Je saute dans la cave… Je hurle après le vieux… Je l’entends qui ronfle ! Je pique droit sur sa guitoune… Je le secoue… Il pousse un cri ! Il croyait qu’ils venaient l’arrêter… Il chocotait fort dans son jus… Il tremblochait dans ses hardes…

« Allez ! que je lui dis… En l’air ! C’est pas le moment des pâmoisons ! »

Au soupirail, dans le filet de jour, je lui montre le flouze… C’est pas le moment de perdre la voix ! Merde !… En deux mots je l’affranchis… Il regarde encore mon pognon… Et une fois par transparence… Il vise les biffetons un par un… Il se reconstitue rapidement ! Il s’ébroue, il renifle les fafiots… Je le nettoye ! Je lui enlève la paille partout… Il se requinque vite les moustagaches… Le voilà paré ! Il remonte au jour… Il se présente dans une brillante forme… Déjà il avait son topo tout prêt dans l’esprit… tout baveux… complètement sonore !… Il nous éblouissait d’emblée sur la question des plongeurs ! L’historique de tous les systèmes depuis Louis XIII jusqu’à nos jours ! Les dates, les endroits, les prénoms de ces précurseurs et martyrs !… Et les sources bibliographiques… et les Recherches aux Arts et Métiers !… C’était proprement féerique… Le cureton il en rotait ! Il rebondissait sur son siège de joie et de délectation… C’était très exactement tout ce qu’il avait espéré !… Alors comme ça, bien ravi, en plus de son offre précédente… On lui demandait rien !… Il nous assure de deux cents sacs ! rubis sur l’ongle ! pour tous les frais du concours ! Il voulait pas qu’on lésine sur les études préliminaires !… Sur l’établissement des devis !… Pas de chicane, pas de ratiboise !… Nous avons tout accepté… paraphé… conclu !… Alors tout à fait copains il a sorti de sa soutane une carte sous-marine immense… Pour qu’on se rende bien compte tout de suite de l’endroit de tous les trésors !… Où qu’elles étaient englouties toutes ces richesses phénoménales !… depuis vingt siècles et davantage…

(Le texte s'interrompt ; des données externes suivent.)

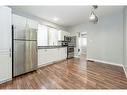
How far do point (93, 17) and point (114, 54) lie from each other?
3.14 meters

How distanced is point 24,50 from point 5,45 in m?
0.80

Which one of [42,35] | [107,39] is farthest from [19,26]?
[107,39]

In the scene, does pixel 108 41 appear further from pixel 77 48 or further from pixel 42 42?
pixel 42 42

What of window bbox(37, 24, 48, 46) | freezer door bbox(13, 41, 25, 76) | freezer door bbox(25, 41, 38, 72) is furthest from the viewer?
window bbox(37, 24, 48, 46)

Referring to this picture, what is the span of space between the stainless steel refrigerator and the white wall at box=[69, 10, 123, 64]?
3.92 meters

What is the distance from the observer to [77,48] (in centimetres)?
831

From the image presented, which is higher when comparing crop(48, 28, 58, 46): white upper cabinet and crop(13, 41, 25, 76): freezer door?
crop(48, 28, 58, 46): white upper cabinet

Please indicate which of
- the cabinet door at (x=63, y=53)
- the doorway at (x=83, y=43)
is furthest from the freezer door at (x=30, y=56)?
the doorway at (x=83, y=43)

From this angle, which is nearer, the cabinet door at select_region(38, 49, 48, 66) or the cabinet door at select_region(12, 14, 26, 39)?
the cabinet door at select_region(12, 14, 26, 39)

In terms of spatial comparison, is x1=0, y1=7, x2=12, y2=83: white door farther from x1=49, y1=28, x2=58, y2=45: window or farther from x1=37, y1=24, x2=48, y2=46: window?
x1=49, y1=28, x2=58, y2=45: window

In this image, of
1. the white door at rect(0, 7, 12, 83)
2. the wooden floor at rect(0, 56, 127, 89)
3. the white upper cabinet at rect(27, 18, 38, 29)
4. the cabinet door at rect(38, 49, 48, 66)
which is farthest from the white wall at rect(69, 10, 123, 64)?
→ the white door at rect(0, 7, 12, 83)

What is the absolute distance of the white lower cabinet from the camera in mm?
4762

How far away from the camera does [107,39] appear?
5.69m

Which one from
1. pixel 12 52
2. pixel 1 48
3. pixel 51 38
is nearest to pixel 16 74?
pixel 12 52
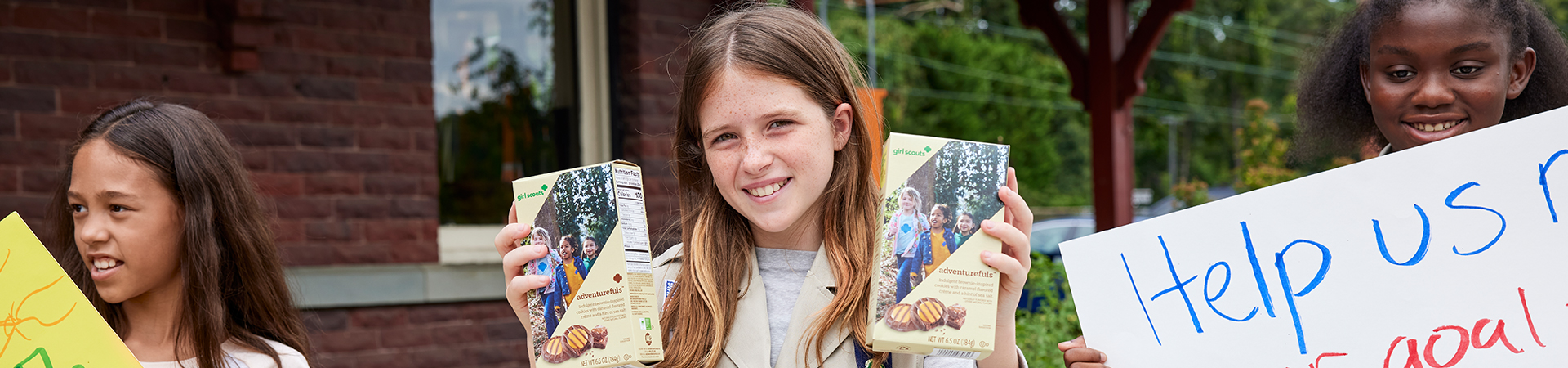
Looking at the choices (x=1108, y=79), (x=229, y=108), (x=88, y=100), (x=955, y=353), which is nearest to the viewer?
(x=955, y=353)

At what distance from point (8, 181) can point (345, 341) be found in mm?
1160

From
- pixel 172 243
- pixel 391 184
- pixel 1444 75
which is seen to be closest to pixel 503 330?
pixel 391 184

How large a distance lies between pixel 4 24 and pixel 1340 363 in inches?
148

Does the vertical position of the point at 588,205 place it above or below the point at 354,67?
below

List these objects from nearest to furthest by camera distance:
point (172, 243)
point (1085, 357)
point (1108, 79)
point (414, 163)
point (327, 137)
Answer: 1. point (1085, 357)
2. point (172, 243)
3. point (327, 137)
4. point (414, 163)
5. point (1108, 79)

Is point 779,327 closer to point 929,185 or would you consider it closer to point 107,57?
point 929,185

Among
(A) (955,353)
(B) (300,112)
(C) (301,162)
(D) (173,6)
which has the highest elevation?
(D) (173,6)

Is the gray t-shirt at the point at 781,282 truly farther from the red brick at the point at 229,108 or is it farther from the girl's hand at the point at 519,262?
the red brick at the point at 229,108

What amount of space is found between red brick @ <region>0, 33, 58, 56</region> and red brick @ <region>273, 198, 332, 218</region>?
81 centimetres

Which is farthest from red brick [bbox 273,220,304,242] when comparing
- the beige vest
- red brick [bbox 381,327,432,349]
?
the beige vest

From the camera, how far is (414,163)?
4.26 m

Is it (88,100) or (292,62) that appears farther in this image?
(292,62)

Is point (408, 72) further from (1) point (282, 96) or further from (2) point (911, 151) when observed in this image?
(2) point (911, 151)

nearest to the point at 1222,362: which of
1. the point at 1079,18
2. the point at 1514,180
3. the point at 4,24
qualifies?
the point at 1514,180
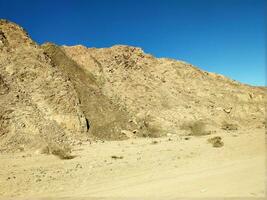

On a bouclé la cambuse… On a étalé le parchemin entre nos deux chaises et la table… C’était une œuvre mirifique cette « Carte aux Trésors »… Ça donnait vraiment du vertige… rien qu’en jetant dessus un coup d’œil… Surtout si l’on considère le moment où il survenait ce drôle de Jésus !… après des temps si difficiles ! Il nous bluffait pas le cureton !… C’était bien exact sur sa carte tous les flouzes planqués dans la flotte… C’était pas niable ! Et près des côtes… avec les relevés « longitudes »… On pouvait bien se figurer que si on la trouvait la cloche pour descendre rien qu’à 600 mètres, ça deviendrait du vrai nougat ! On était tranquille comme Baptiste… Nous possédions à la cuiller tous les trésors de l’Armada !… Y avait qu’à se baisser pour les prendre… C’était tout à fait le cas de le dire… Rien qu’à trois milles marins de Lisbonne à travers l’embouchure du Tage… gîtait une planque colossale !… Et là, c’était vraiment commode, une entreprise pour débutants !… Si on se payait un peu d’audace, qu’on force un peu la technique… Alors ça prenait d’autres tournures !… On pouvait prétendre raide comme balle remonter tout à la surface le trésor du « Saar Ozimput » englouti dans le Golfe Persique deux mille ans avant Jésus-Christ… Plusieurs coulées de gemmes uniques ! Des parures ! Des émeraudes d’une magnificence incroyable !… un petit milliard au bas mot… Le lieu précis de ce naufrage, le curé l’avait sur sa carte pointé très exactement… Cent fois, d’autre part, maints sondages, pratiqués au cours des siècles, avaient relevé la position… Pas d’erreur possible !… Ça n’était plus, tous frais à part, qu’un petit problème de chalumeaux… de « fraises oxhydriques »… Une mise au point… Quand même un petit aléa pour pomper les trésors du « Saar »… Nous réfléchîmes tout un jour… Et d’autres minimes « inconnues » dans la législation persane nous firent un instant tiquer… Et puis nous tenions d’autres blots, ceux-là entièrement sous la main, sucrés, parfaitement accessibles… dans des mers les plus clémentes !… absolument libres de requins ! Il fallait penser aux plongeurs ! Fuyons ! Fuyons les tragédies…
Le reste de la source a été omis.